Um
reformado de 78 anos que votou para o Reino Unido sair da UE e um economista de
27 que queria ficar explicam ao JN em Londres o que sucedeu.
"Não
há volta. Se a decisão foi pela saída, sairemos". Glenn Jobs, 78 anos, um
reformado que enriqueceu com catering, parece decalcar as palavras do
primeiro-ministro David Cameron antes de cair na demissão e no referendo que
ditou a extração do Reino Unido da União Europeia (52% pela saída, contra 48%;
a diferença é de 1,2 milhões num eleitorado de 46 milhões).
Glenn
até usou a metáfora do voo de Cameron, mas para a retorcer: "Se quisermos
sair de um avião em andamento, podemos sair, mas depois não há forma de voltar
a entrar", disse Cameron em campanha, frase que agora Glenn engrossa:
"Mas, quem raio é que quer ir num avião que se vai despenhar? Por isso,
bom voo para vocês, os da UE. Mas, se fosse eu, via já onde é que estão os
paraquedas, isto é, se os houver...".
"Mas,
quem raio é que quer ir num avião que se vai despenhar? Por isso, bom voo para
vocês, os da UE. Mas, se fosse eu, via já onde é que estão os paraquedas, isto
é, se os houver..."
Glenn,
que veio para Londres das Caraíbas em 1959, aos 21 anos, e lembra-se do império
de outras eras, é da faixa etária do eleitorado que mais peso imprimiu à saída
(61% dos maiores de 65 anos votou "Brexit"). "Eu vi como este
país dantes era melhor, antes até da adesão de 1973. Era mais fácil ter
emprego, havia mais benefícios, os bancos emprestavam bom dinheiro, não se
gastava tanto a assistir emigrantes que não nos trazem riqueza", diz
Glenn.
A
seguir desfia o que o Reino Unido vai ganhar: "Soberania, total controlo
da migração, regulação económica que faça sentido para nós". E diz o que o
irrita ("a eurozona é um desastre") e diz o que o fez mesmo votar
para sair: "A crise financeira de 2008, que nos afundou no paquiderme da
UE, e a contínua crise de refugiados da Síria, aqui tratada com excesso de
liberalidade".
Glenn,
que se entretinha na tarde londrina deste domingo a apostar em cavalos e no
França-Irlanda ("olha, ganhei três vezes o que pus na vitória dos
frogs!"), tem uma família grande de seis votantes. Diz que todos estiveram
unidos no não à UE. E agora, Glenn, quem quer a governar? "Fácil: o Boris
[Johnson, conservador], ele saberá defender-nos do mal da UE".

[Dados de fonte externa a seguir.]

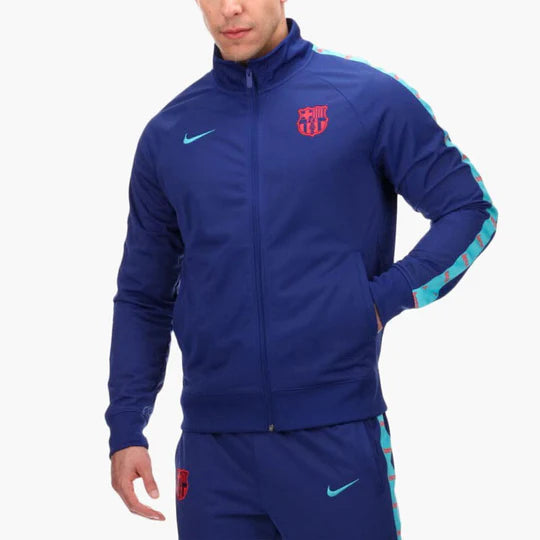 Nike Barcelona JDI Jkt Blue/Orang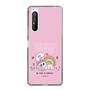 スリムプロテクションケース［ エスターバニー - Rainbow - Pink ］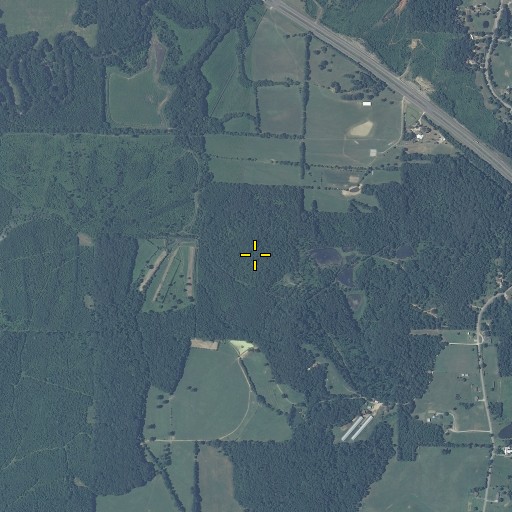 Aerial/Satellite Image of Pilot Knob, AL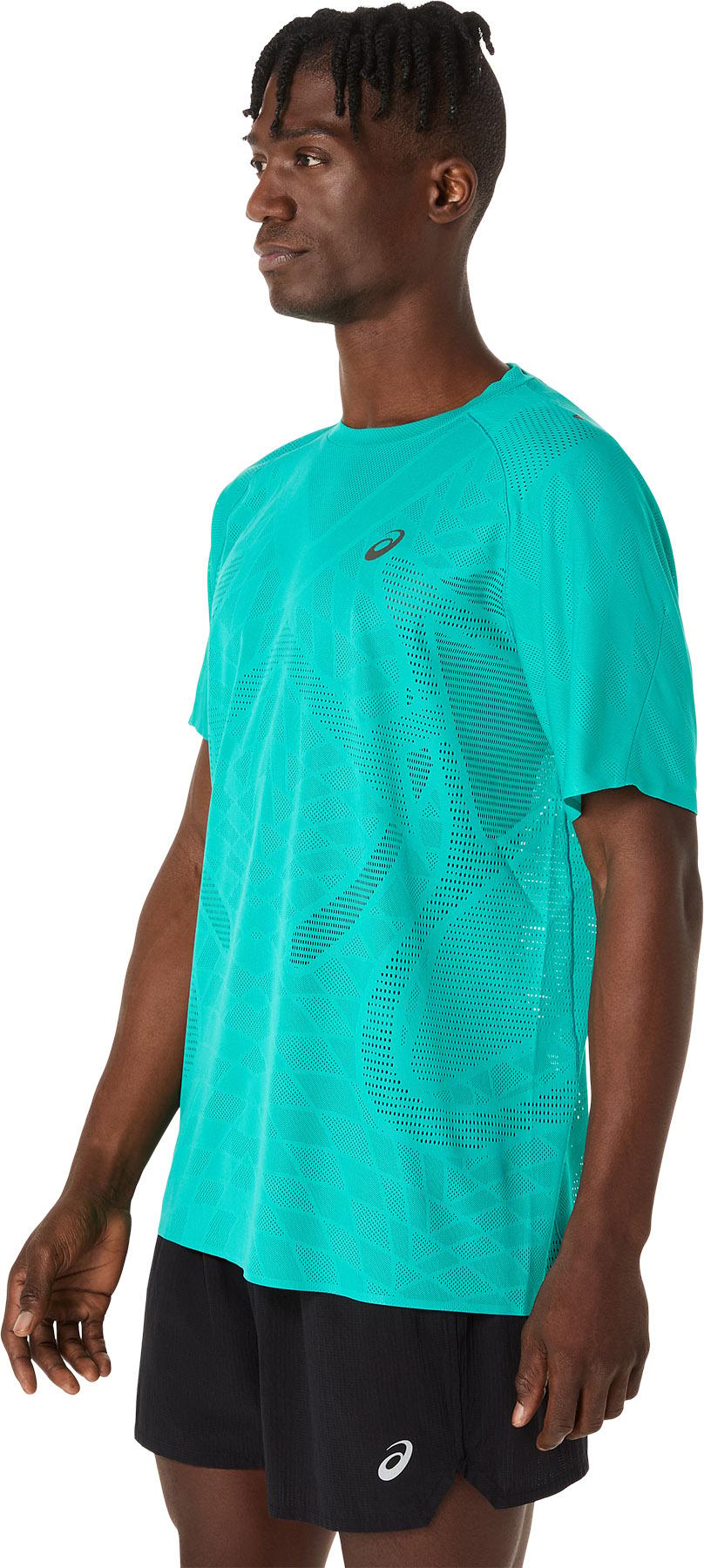 Product gallery image number 7 for product Haut à manches courtes Metarun - Homme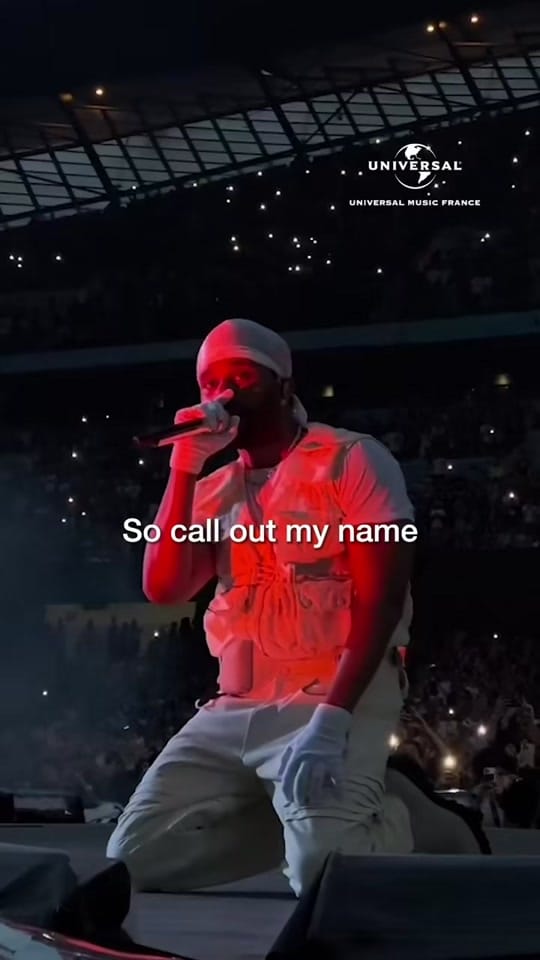 Post 6 by universalmusicfr on TikTok (video)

Mas eles perderam a cabeça?
Mas eles perderam a cabeça?
"Agora
vai ficar tudo mais caro! Isto é muito claro. Não sei onde é que eles tinham a
cabeça", diz Luke Wright, 27 anos, financeiro na City e que sabe realmente
de números.
"Ora
bem, a libra já está a desvalorizar, ontem uma libra valia 1.37 dólares e 1.23
euros. Há um ano valia mais: 1.57 dólares e 1.40 euros. É a maior
desvalorização desde 1980!", diz ele a consultar o iPhone. E dá exemplos:
"Os ingleses que vão de férias para o vosso solarengo país, o Algarve (são
os da classe operária e que ganham menos, não é?), bom, a esses agora vai ficar
tudo mais caro, comida, hotéis, entretenimento, tudo, simplesmente porque a
libra vai deflacionar".
Luke,
que faz parte da geração que votou maioritariamente para ficar na UE (56% na
faixa etária 25-49 anos; nos de 18-24 anos foi 75%), continua a informar bem:
"Mas aqui os preços também vão subir: tudo o que for importado, comida,
eletrónica, roupa, gasolina, vai encarecer, não só pelo embate com o dólar, mas
pelas novas taxas alfandegárias que se vão criar - o aumento na gasolina vai
ser já sentido porque o crude é referenciado em dólares".
No
imobiliário, pode haver um efeito curioso, diz ele: "O preço das casas vai
descer, algures entre 5% e 15%, pondo fim à subida contínua desde o século
passado. É a única coisa boa que vejo. De resto, o céu parece-me muito
carregado para nós", diz Luke que acha que quem votou para sair "não
é solidário, não é global e é definitivamente racista".
E
conclui a olhar para Oeste: "Isto favorece os populistas e os políticos
hipócritas. Já viu que nos EUA pode ficar a mandar Donald Trump e aqui Boris
Johnson, dois demagogos sem qualidades? E nem vou falar do cabelo ridículo dos dois!".